Hallo zusammen,
heute habe auch ich einen etwas merkwürdigen Menschen erlebt. Ich komme auf seinen, eine Art kleiner Bauernhof, gefahren. Da rennt er, ein etwa 50-jähriger Mann, mir schon entgegen und ich hab die Scheibe heruntergelassen, um ihn zu fragen, ob er der sei, den ich zu besuchen trachtete.
Als mein Auto stand, hat er abrupt den Kopf zur Seitenscheibe hereingesteckt und wär mir fast gegen meinen Schädel geschlagen.
Wie eine Katze auf der Suche nach einer ihr verborgenen Geräuschquelle beglotzte er den Inhalt meines Autos.
Darüber bin ich ziemlich erschrocken und hab dann gesagt, dass ich erstmal aussteigen möchte, bevor ich zum Anliegen meines Besuches komme.
Daraufhin ist er wortlos vom Auto in´s Haus gelaufen und kam eine Weile, gefühlte 1 Minute lang nicht wieder. So, sie können jetzt kommen, bat er mich, plötzlich wieder in der Tür stehend, herein.
„Passen Sie mit dem Kopf auf! Die Türen!“
„Naja, so ein Hüne bin ich nun auch nicht, schauen Sie, wieviel Platz da ist“, hab ich gesagt.

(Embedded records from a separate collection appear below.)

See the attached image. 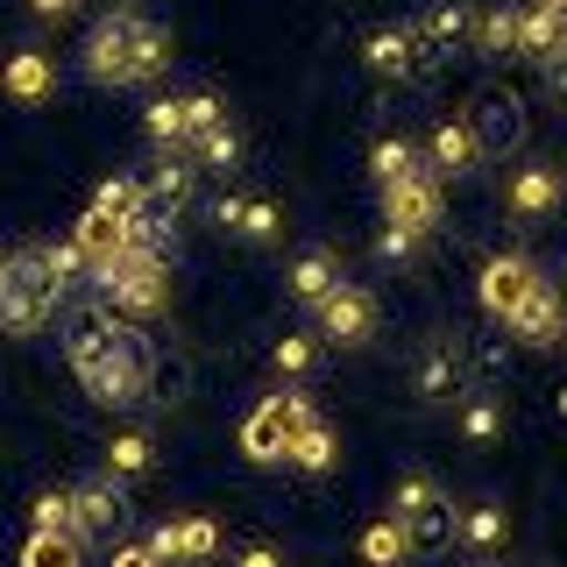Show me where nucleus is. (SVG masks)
Wrapping results in <instances>:
<instances>
[{
    "label": "nucleus",
    "mask_w": 567,
    "mask_h": 567,
    "mask_svg": "<svg viewBox=\"0 0 567 567\" xmlns=\"http://www.w3.org/2000/svg\"><path fill=\"white\" fill-rule=\"evenodd\" d=\"M71 377L85 383V398L106 404V412H128V404L150 398L156 383V354L135 327L121 319H79V341H71Z\"/></svg>",
    "instance_id": "nucleus-1"
},
{
    "label": "nucleus",
    "mask_w": 567,
    "mask_h": 567,
    "mask_svg": "<svg viewBox=\"0 0 567 567\" xmlns=\"http://www.w3.org/2000/svg\"><path fill=\"white\" fill-rule=\"evenodd\" d=\"M79 58H85V79L93 85H150L171 64V29H156L135 8H114L106 22H93Z\"/></svg>",
    "instance_id": "nucleus-2"
},
{
    "label": "nucleus",
    "mask_w": 567,
    "mask_h": 567,
    "mask_svg": "<svg viewBox=\"0 0 567 567\" xmlns=\"http://www.w3.org/2000/svg\"><path fill=\"white\" fill-rule=\"evenodd\" d=\"M100 298L128 319H156L171 312V256H150V248H128L114 270L100 277Z\"/></svg>",
    "instance_id": "nucleus-3"
},
{
    "label": "nucleus",
    "mask_w": 567,
    "mask_h": 567,
    "mask_svg": "<svg viewBox=\"0 0 567 567\" xmlns=\"http://www.w3.org/2000/svg\"><path fill=\"white\" fill-rule=\"evenodd\" d=\"M50 312H58V291H50V277H43V256H35V248H14L8 284H0V333H43Z\"/></svg>",
    "instance_id": "nucleus-4"
},
{
    "label": "nucleus",
    "mask_w": 567,
    "mask_h": 567,
    "mask_svg": "<svg viewBox=\"0 0 567 567\" xmlns=\"http://www.w3.org/2000/svg\"><path fill=\"white\" fill-rule=\"evenodd\" d=\"M412 398L425 404V412H447V404L468 398V354H461V341H425L419 362H412Z\"/></svg>",
    "instance_id": "nucleus-5"
},
{
    "label": "nucleus",
    "mask_w": 567,
    "mask_h": 567,
    "mask_svg": "<svg viewBox=\"0 0 567 567\" xmlns=\"http://www.w3.org/2000/svg\"><path fill=\"white\" fill-rule=\"evenodd\" d=\"M468 128L483 142V164H504V156L525 142V100L504 93V85H483L475 106H468Z\"/></svg>",
    "instance_id": "nucleus-6"
},
{
    "label": "nucleus",
    "mask_w": 567,
    "mask_h": 567,
    "mask_svg": "<svg viewBox=\"0 0 567 567\" xmlns=\"http://www.w3.org/2000/svg\"><path fill=\"white\" fill-rule=\"evenodd\" d=\"M150 142L156 150H185L199 128H213V121H227V106L213 93H171V100H150Z\"/></svg>",
    "instance_id": "nucleus-7"
},
{
    "label": "nucleus",
    "mask_w": 567,
    "mask_h": 567,
    "mask_svg": "<svg viewBox=\"0 0 567 567\" xmlns=\"http://www.w3.org/2000/svg\"><path fill=\"white\" fill-rule=\"evenodd\" d=\"M539 284V262L525 256V248H496V256L483 262V277H475V298H483V312L504 327L511 312H518V298Z\"/></svg>",
    "instance_id": "nucleus-8"
},
{
    "label": "nucleus",
    "mask_w": 567,
    "mask_h": 567,
    "mask_svg": "<svg viewBox=\"0 0 567 567\" xmlns=\"http://www.w3.org/2000/svg\"><path fill=\"white\" fill-rule=\"evenodd\" d=\"M312 319H319V341H341V348H369V341H377V298H369L362 284H341Z\"/></svg>",
    "instance_id": "nucleus-9"
},
{
    "label": "nucleus",
    "mask_w": 567,
    "mask_h": 567,
    "mask_svg": "<svg viewBox=\"0 0 567 567\" xmlns=\"http://www.w3.org/2000/svg\"><path fill=\"white\" fill-rule=\"evenodd\" d=\"M440 206H447V192H440L433 171L419 177H398V185H383V220L390 227H412V235H433L440 227Z\"/></svg>",
    "instance_id": "nucleus-10"
},
{
    "label": "nucleus",
    "mask_w": 567,
    "mask_h": 567,
    "mask_svg": "<svg viewBox=\"0 0 567 567\" xmlns=\"http://www.w3.org/2000/svg\"><path fill=\"white\" fill-rule=\"evenodd\" d=\"M504 333L511 341H525V348H554V341H567V312H560V291L554 284H532V291L518 298V312L504 319Z\"/></svg>",
    "instance_id": "nucleus-11"
},
{
    "label": "nucleus",
    "mask_w": 567,
    "mask_h": 567,
    "mask_svg": "<svg viewBox=\"0 0 567 567\" xmlns=\"http://www.w3.org/2000/svg\"><path fill=\"white\" fill-rule=\"evenodd\" d=\"M567 199V177L554 171V164H518V171H511V185H504V213H511V220H546V213H554Z\"/></svg>",
    "instance_id": "nucleus-12"
},
{
    "label": "nucleus",
    "mask_w": 567,
    "mask_h": 567,
    "mask_svg": "<svg viewBox=\"0 0 567 567\" xmlns=\"http://www.w3.org/2000/svg\"><path fill=\"white\" fill-rule=\"evenodd\" d=\"M425 171H433L440 185H447V177H475V171H483V142H475L468 114L440 121V128L425 135Z\"/></svg>",
    "instance_id": "nucleus-13"
},
{
    "label": "nucleus",
    "mask_w": 567,
    "mask_h": 567,
    "mask_svg": "<svg viewBox=\"0 0 567 567\" xmlns=\"http://www.w3.org/2000/svg\"><path fill=\"white\" fill-rule=\"evenodd\" d=\"M291 433H298V419H291V404H284V390H277V398H262L256 412L241 419V454L270 468V461L291 454Z\"/></svg>",
    "instance_id": "nucleus-14"
},
{
    "label": "nucleus",
    "mask_w": 567,
    "mask_h": 567,
    "mask_svg": "<svg viewBox=\"0 0 567 567\" xmlns=\"http://www.w3.org/2000/svg\"><path fill=\"white\" fill-rule=\"evenodd\" d=\"M362 64L377 71V79H419V64H425L419 29H398V22L369 29V35H362Z\"/></svg>",
    "instance_id": "nucleus-15"
},
{
    "label": "nucleus",
    "mask_w": 567,
    "mask_h": 567,
    "mask_svg": "<svg viewBox=\"0 0 567 567\" xmlns=\"http://www.w3.org/2000/svg\"><path fill=\"white\" fill-rule=\"evenodd\" d=\"M71 504H79V539H106V532L128 518V489H121V475H93V483H79Z\"/></svg>",
    "instance_id": "nucleus-16"
},
{
    "label": "nucleus",
    "mask_w": 567,
    "mask_h": 567,
    "mask_svg": "<svg viewBox=\"0 0 567 567\" xmlns=\"http://www.w3.org/2000/svg\"><path fill=\"white\" fill-rule=\"evenodd\" d=\"M150 554L164 567L171 560H213V554H220V525H213V518H164L150 532Z\"/></svg>",
    "instance_id": "nucleus-17"
},
{
    "label": "nucleus",
    "mask_w": 567,
    "mask_h": 567,
    "mask_svg": "<svg viewBox=\"0 0 567 567\" xmlns=\"http://www.w3.org/2000/svg\"><path fill=\"white\" fill-rule=\"evenodd\" d=\"M142 192H150V206L185 213L192 192H199V164H192L185 150H156V164H150V177H142Z\"/></svg>",
    "instance_id": "nucleus-18"
},
{
    "label": "nucleus",
    "mask_w": 567,
    "mask_h": 567,
    "mask_svg": "<svg viewBox=\"0 0 567 567\" xmlns=\"http://www.w3.org/2000/svg\"><path fill=\"white\" fill-rule=\"evenodd\" d=\"M284 284H291V298L306 312H319L333 291H341V256H333V248H298V262H291V277H284Z\"/></svg>",
    "instance_id": "nucleus-19"
},
{
    "label": "nucleus",
    "mask_w": 567,
    "mask_h": 567,
    "mask_svg": "<svg viewBox=\"0 0 567 567\" xmlns=\"http://www.w3.org/2000/svg\"><path fill=\"white\" fill-rule=\"evenodd\" d=\"M71 241L85 248V270H93V284H100L106 270H114L121 256H128V227H121V220H106V213H85V220L71 227Z\"/></svg>",
    "instance_id": "nucleus-20"
},
{
    "label": "nucleus",
    "mask_w": 567,
    "mask_h": 567,
    "mask_svg": "<svg viewBox=\"0 0 567 567\" xmlns=\"http://www.w3.org/2000/svg\"><path fill=\"white\" fill-rule=\"evenodd\" d=\"M567 50V14H554V8H518V58H532V64H554Z\"/></svg>",
    "instance_id": "nucleus-21"
},
{
    "label": "nucleus",
    "mask_w": 567,
    "mask_h": 567,
    "mask_svg": "<svg viewBox=\"0 0 567 567\" xmlns=\"http://www.w3.org/2000/svg\"><path fill=\"white\" fill-rule=\"evenodd\" d=\"M0 93H8V100H50V93H58V64H50L43 58V50H14V58H8V71H0Z\"/></svg>",
    "instance_id": "nucleus-22"
},
{
    "label": "nucleus",
    "mask_w": 567,
    "mask_h": 567,
    "mask_svg": "<svg viewBox=\"0 0 567 567\" xmlns=\"http://www.w3.org/2000/svg\"><path fill=\"white\" fill-rule=\"evenodd\" d=\"M284 461H291L298 475H333V468H341V433H333L327 419L298 425V433H291V454H284Z\"/></svg>",
    "instance_id": "nucleus-23"
},
{
    "label": "nucleus",
    "mask_w": 567,
    "mask_h": 567,
    "mask_svg": "<svg viewBox=\"0 0 567 567\" xmlns=\"http://www.w3.org/2000/svg\"><path fill=\"white\" fill-rule=\"evenodd\" d=\"M412 29H419L425 50H454V43H468V35H475V8H468V0H433Z\"/></svg>",
    "instance_id": "nucleus-24"
},
{
    "label": "nucleus",
    "mask_w": 567,
    "mask_h": 567,
    "mask_svg": "<svg viewBox=\"0 0 567 567\" xmlns=\"http://www.w3.org/2000/svg\"><path fill=\"white\" fill-rule=\"evenodd\" d=\"M404 532H412V554H447V546L461 539V511L440 496V504H425L419 518H404Z\"/></svg>",
    "instance_id": "nucleus-25"
},
{
    "label": "nucleus",
    "mask_w": 567,
    "mask_h": 567,
    "mask_svg": "<svg viewBox=\"0 0 567 567\" xmlns=\"http://www.w3.org/2000/svg\"><path fill=\"white\" fill-rule=\"evenodd\" d=\"M369 171H377V185L419 177V171H425V150H419L412 135H377V142H369Z\"/></svg>",
    "instance_id": "nucleus-26"
},
{
    "label": "nucleus",
    "mask_w": 567,
    "mask_h": 567,
    "mask_svg": "<svg viewBox=\"0 0 567 567\" xmlns=\"http://www.w3.org/2000/svg\"><path fill=\"white\" fill-rule=\"evenodd\" d=\"M504 539H511L504 504H461V546H468V554H496Z\"/></svg>",
    "instance_id": "nucleus-27"
},
{
    "label": "nucleus",
    "mask_w": 567,
    "mask_h": 567,
    "mask_svg": "<svg viewBox=\"0 0 567 567\" xmlns=\"http://www.w3.org/2000/svg\"><path fill=\"white\" fill-rule=\"evenodd\" d=\"M185 156L199 171H235L241 164V135H235V121H213V128H199L185 142Z\"/></svg>",
    "instance_id": "nucleus-28"
},
{
    "label": "nucleus",
    "mask_w": 567,
    "mask_h": 567,
    "mask_svg": "<svg viewBox=\"0 0 567 567\" xmlns=\"http://www.w3.org/2000/svg\"><path fill=\"white\" fill-rule=\"evenodd\" d=\"M142 206H150V192H142V177H135V171H114V177H106V185L93 192V213H106V220H121V227H128Z\"/></svg>",
    "instance_id": "nucleus-29"
},
{
    "label": "nucleus",
    "mask_w": 567,
    "mask_h": 567,
    "mask_svg": "<svg viewBox=\"0 0 567 567\" xmlns=\"http://www.w3.org/2000/svg\"><path fill=\"white\" fill-rule=\"evenodd\" d=\"M35 256H43V277H50V291H58V298H64L79 277L93 284V270H85V248L71 241V235H64V241H35Z\"/></svg>",
    "instance_id": "nucleus-30"
},
{
    "label": "nucleus",
    "mask_w": 567,
    "mask_h": 567,
    "mask_svg": "<svg viewBox=\"0 0 567 567\" xmlns=\"http://www.w3.org/2000/svg\"><path fill=\"white\" fill-rule=\"evenodd\" d=\"M475 50H483V58H511V50H518V8H511V0H496V8L475 14Z\"/></svg>",
    "instance_id": "nucleus-31"
},
{
    "label": "nucleus",
    "mask_w": 567,
    "mask_h": 567,
    "mask_svg": "<svg viewBox=\"0 0 567 567\" xmlns=\"http://www.w3.org/2000/svg\"><path fill=\"white\" fill-rule=\"evenodd\" d=\"M362 560L369 567H404L412 560V532H404V518H377L362 532Z\"/></svg>",
    "instance_id": "nucleus-32"
},
{
    "label": "nucleus",
    "mask_w": 567,
    "mask_h": 567,
    "mask_svg": "<svg viewBox=\"0 0 567 567\" xmlns=\"http://www.w3.org/2000/svg\"><path fill=\"white\" fill-rule=\"evenodd\" d=\"M22 567H85V546H79V532H29V546H22Z\"/></svg>",
    "instance_id": "nucleus-33"
},
{
    "label": "nucleus",
    "mask_w": 567,
    "mask_h": 567,
    "mask_svg": "<svg viewBox=\"0 0 567 567\" xmlns=\"http://www.w3.org/2000/svg\"><path fill=\"white\" fill-rule=\"evenodd\" d=\"M461 440H468V447H496V440H504V404L496 398H461Z\"/></svg>",
    "instance_id": "nucleus-34"
},
{
    "label": "nucleus",
    "mask_w": 567,
    "mask_h": 567,
    "mask_svg": "<svg viewBox=\"0 0 567 567\" xmlns=\"http://www.w3.org/2000/svg\"><path fill=\"white\" fill-rule=\"evenodd\" d=\"M235 235H241V241H256V248H270V241L284 235V206H277V199H262V192H248Z\"/></svg>",
    "instance_id": "nucleus-35"
},
{
    "label": "nucleus",
    "mask_w": 567,
    "mask_h": 567,
    "mask_svg": "<svg viewBox=\"0 0 567 567\" xmlns=\"http://www.w3.org/2000/svg\"><path fill=\"white\" fill-rule=\"evenodd\" d=\"M150 461H156V447H150V433H114L106 440V475H150Z\"/></svg>",
    "instance_id": "nucleus-36"
},
{
    "label": "nucleus",
    "mask_w": 567,
    "mask_h": 567,
    "mask_svg": "<svg viewBox=\"0 0 567 567\" xmlns=\"http://www.w3.org/2000/svg\"><path fill=\"white\" fill-rule=\"evenodd\" d=\"M270 369H277V377H312V369H319V333H284V341L270 348Z\"/></svg>",
    "instance_id": "nucleus-37"
},
{
    "label": "nucleus",
    "mask_w": 567,
    "mask_h": 567,
    "mask_svg": "<svg viewBox=\"0 0 567 567\" xmlns=\"http://www.w3.org/2000/svg\"><path fill=\"white\" fill-rule=\"evenodd\" d=\"M425 504H440V483L425 468H412V475H398V489H390V518H419Z\"/></svg>",
    "instance_id": "nucleus-38"
},
{
    "label": "nucleus",
    "mask_w": 567,
    "mask_h": 567,
    "mask_svg": "<svg viewBox=\"0 0 567 567\" xmlns=\"http://www.w3.org/2000/svg\"><path fill=\"white\" fill-rule=\"evenodd\" d=\"M35 532H79V504H71V489H43V496H35Z\"/></svg>",
    "instance_id": "nucleus-39"
},
{
    "label": "nucleus",
    "mask_w": 567,
    "mask_h": 567,
    "mask_svg": "<svg viewBox=\"0 0 567 567\" xmlns=\"http://www.w3.org/2000/svg\"><path fill=\"white\" fill-rule=\"evenodd\" d=\"M419 248H425V235H412V227H390V220H383V235H377V256H383V262H412Z\"/></svg>",
    "instance_id": "nucleus-40"
},
{
    "label": "nucleus",
    "mask_w": 567,
    "mask_h": 567,
    "mask_svg": "<svg viewBox=\"0 0 567 567\" xmlns=\"http://www.w3.org/2000/svg\"><path fill=\"white\" fill-rule=\"evenodd\" d=\"M241 199H248V192H220V199H213V227H220V235L241 227Z\"/></svg>",
    "instance_id": "nucleus-41"
},
{
    "label": "nucleus",
    "mask_w": 567,
    "mask_h": 567,
    "mask_svg": "<svg viewBox=\"0 0 567 567\" xmlns=\"http://www.w3.org/2000/svg\"><path fill=\"white\" fill-rule=\"evenodd\" d=\"M114 567H164V560L150 554V539H142V546H114Z\"/></svg>",
    "instance_id": "nucleus-42"
},
{
    "label": "nucleus",
    "mask_w": 567,
    "mask_h": 567,
    "mask_svg": "<svg viewBox=\"0 0 567 567\" xmlns=\"http://www.w3.org/2000/svg\"><path fill=\"white\" fill-rule=\"evenodd\" d=\"M235 567H284V554H277V546H241Z\"/></svg>",
    "instance_id": "nucleus-43"
},
{
    "label": "nucleus",
    "mask_w": 567,
    "mask_h": 567,
    "mask_svg": "<svg viewBox=\"0 0 567 567\" xmlns=\"http://www.w3.org/2000/svg\"><path fill=\"white\" fill-rule=\"evenodd\" d=\"M35 14H43V22H64V14H79V0H29Z\"/></svg>",
    "instance_id": "nucleus-44"
},
{
    "label": "nucleus",
    "mask_w": 567,
    "mask_h": 567,
    "mask_svg": "<svg viewBox=\"0 0 567 567\" xmlns=\"http://www.w3.org/2000/svg\"><path fill=\"white\" fill-rule=\"evenodd\" d=\"M546 93H554V100H567V50H560L554 64H546Z\"/></svg>",
    "instance_id": "nucleus-45"
},
{
    "label": "nucleus",
    "mask_w": 567,
    "mask_h": 567,
    "mask_svg": "<svg viewBox=\"0 0 567 567\" xmlns=\"http://www.w3.org/2000/svg\"><path fill=\"white\" fill-rule=\"evenodd\" d=\"M554 419H560V425H567V383H560V390H554Z\"/></svg>",
    "instance_id": "nucleus-46"
},
{
    "label": "nucleus",
    "mask_w": 567,
    "mask_h": 567,
    "mask_svg": "<svg viewBox=\"0 0 567 567\" xmlns=\"http://www.w3.org/2000/svg\"><path fill=\"white\" fill-rule=\"evenodd\" d=\"M539 8H554V14H567V0H539Z\"/></svg>",
    "instance_id": "nucleus-47"
},
{
    "label": "nucleus",
    "mask_w": 567,
    "mask_h": 567,
    "mask_svg": "<svg viewBox=\"0 0 567 567\" xmlns=\"http://www.w3.org/2000/svg\"><path fill=\"white\" fill-rule=\"evenodd\" d=\"M0 284H8V256H0Z\"/></svg>",
    "instance_id": "nucleus-48"
}]
</instances>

Als nächstes hat er mir erzählt, dass sein Nachbar gegenüber bei der Stasi sei. Auf den müsste man aufpassen. Man könne ja nie wissen. Ich hab mich dann entschieden, nichts dazu zu sagen. (Vielleicht gibt´s ja das MfS wirklich noch, und hat die Aufgabe ihn zu betrachten.)
„Oh, na das ist ja nicht angenehm.“ Hab ich dann gesagt.
Plötzlich sehe ich seine Hand von hinten auf meinen Kopf zukommen und ehe ich mich versah, riss er mir das Headset und damit beinahe die Brille vom Ohr, um es zu betrachten wie ein Kleinkind, was zum ersten Mal einen Marienkäfer auf seiner Hand spazieren sieht. „Was ist das, was ist das?“.
„Das brauche ich zum Telefonieren im Auto. Wenn mich sonst die Polizei erwischt, muss ich Strafe zahlen und bekomme Punkte. Ich möcht es bitte wieder ranmachen. Danke.“ klärte ich ihn auf und entwandt es ihm, wegen des Übergriffs leicht genervt.
Sagt er: „Jaja. Richtig. Mein Nachbar gegenüber ist nämlich bei der Polizei. Auf den muss man aufpassen. Man kann ja gar nicht genug aufpassen. Ich sage ihnen …“
Nachdem ich das Gespräch unter größten Mühen an mich riss und zu dem kam, weswegen ich eigentlich da war, hat er immer wieder versucht, mir in´s Wort zu fallen, und von seinem Nachbarn zu erzählen. Dieser habe eine dunkle Brille auf. Das wär, wegen seiner Augen, würde es heißen. Das glaube er aber nicht. Er sagt´s ja, man kann nicht genug aufpassen.
Glücklicherweise war ich bald fertig mit der Arbeit und brauchte mir nicht etwa eine neuerliche plötzliche berufliche Wandlung des merkwürdigen Nachbarn, vielleicht zum Feuerwehrmann, Postschaffner oder Schützenvereinsmitgliedes, auf die man allesamt aufpassen müsse, weil man ja nie wissen können würde, anzuhören.
Als ich vom Grundstück fuhr, sah ich, dass das einzige Gebäude, auf das die Lokation „gegenüber“ zutreffen würde, unbewohnt war und zum Verkauf stand.
Was fehlt diesem Menschen? Der Nachbar, den es offensichtlich nicht gibt, und das komische, distanzlose Verhalten?
Er lebte da allein und vom äußeren Anschein her gab es keine Abnormitäten.